◆ **TEXT TO READ**
————
I first attempted a solo traverse of the 12-mile Jim Sage crest on April 12, 1996.  My eagerness was rebuffed by a late season winter storm.  After a frigid night, huddled alone on the massif and waking to fresh snow over my tent, I bailed off the mountain early the next morning and hitch-hiked back to Almo.  My second ascent occurred on May 16-17, 1997.  Thanks to the synergy of hiking comrade Dale, we succeeded in traversing the crest in two easy days.  The third and most recent attempt (May 26, 2012) included hiking companions Trace, Alice, and Joyce – all seasoned mountaineers.  Unfortunately, a freak storm moved in and buried us all day in heavy rains and impenetrable fog.  After wandering around in cloudy circles, lost in the steep west-facing canyons, we admitted defeat.

Most of my forays into the Jim Sage these days have been up the southern-facing Jim Sage Canyon, not to summit, but to seek out the mountain’s birds. And there be good birds! Black-throated Gray Warblers, Gray Flycatchers, Plumbeous Vireos, Western Scrub-Jays, Bushtits, Ash-throated Flycatchers, Rock Wrens, nesting Ferruginous Hawks, Golden Eagles, and many more.  I visit the canyon often in summer, hoping to find another location in Idaho for the geographically restricted Scott’s Oriole.  This bird invades Idaho for a few summer months each year to breed in the cedar hills west of Stone.
————
◆ **DATA PROVIDED**
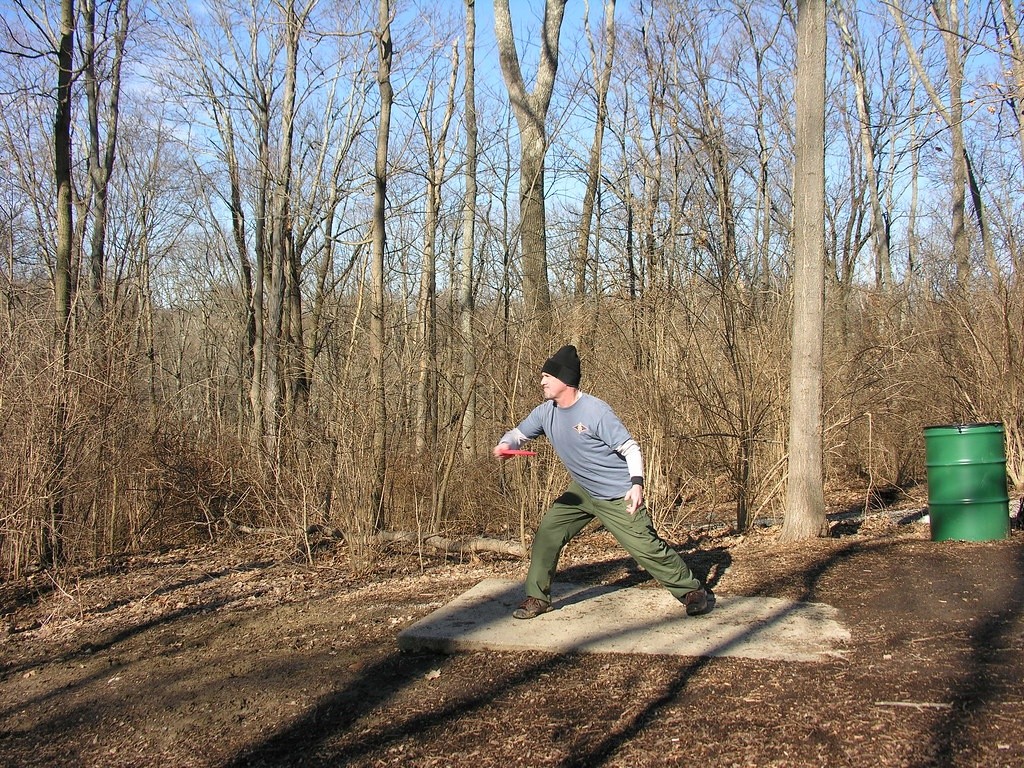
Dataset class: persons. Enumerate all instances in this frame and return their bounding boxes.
————
Carry on the account of hiking and birding in the Jim Sage, picking up right after its final sentence. The listing is separate from the Jim Sage account and plays no part in it.

◆ **ANSWER TO THE PROBLEM**
Today, January 2, 2016, the Jim Sage Mountains are the central hub of yet another Christmas Bird Count and another full day of birding.  Its 6:55 a.m., minus nine degrees, and very dark, and yet three vehicles are already in the visitor center parking lot, waiting for me to unlock the building and get the bird count organized.  By 7:15 a.m. all parties are assembled: Kathy, Sharon, and Rich from the Trapper Creek count earlier in the week have joined me, as well as Rob and Cindy who birded with my yesterday in Hagerman.  Melody, who we ran into yesterday while giving her car a jump in Hagerman, is also here.  Dick from the Boise area, who birded with me on last year’s count, is offering his vehicle for the carpool, and two retired fellows from the Twin Falls area also volunteer to drive.  Ten birders, three vehicles, two scopes and binoculars all around, we head out to look for the Short-eared Owls I encountered yesterday.  I hop in the vehicle with Bob and John – admittedly, two amateurs who read about the count in the Times-News, and decided it is never too late to learn the birds.

We strike out on the owls, and patrol the Narrows Road up and back for the first birds at first light.  The darkness and lack of birds allows Bob and I to get to know each other.  His friend John sits quietly in the back.  Like Joseph yesterday, Bob drills me with great questions about birding in general, and identification techniques for the hard groups of birds – like sparrows, or buteos.  When talk turns to weather, a conversation is likely to die a quick death; but when bird surveys and science are the topic, you can bet things will get animated.  Before I know it, Bob is sneaking in questions about global warming and Tea Party politics.  He admits that Ted Cruz is way too liberal for him, and I am left wondering where the conversation could possibly go from here.  Fortunately, it is all good natured, and I remain in their good graces once they realize I am a state employee and not federal.  Birds transcend politics, religion, and even weather.

Talk returns to birds, as well it should – we have magpies and ravens to count!  The vehicles take turns leading the other two, and periodically, we all stop and exit the vehicle to bird the brush or to scope a perching bird a quarter-mile away.  Our scoping techniques yield kingfisher, bald eagle, and a handful of mallards on an unfrozen hole in the Raft River ice.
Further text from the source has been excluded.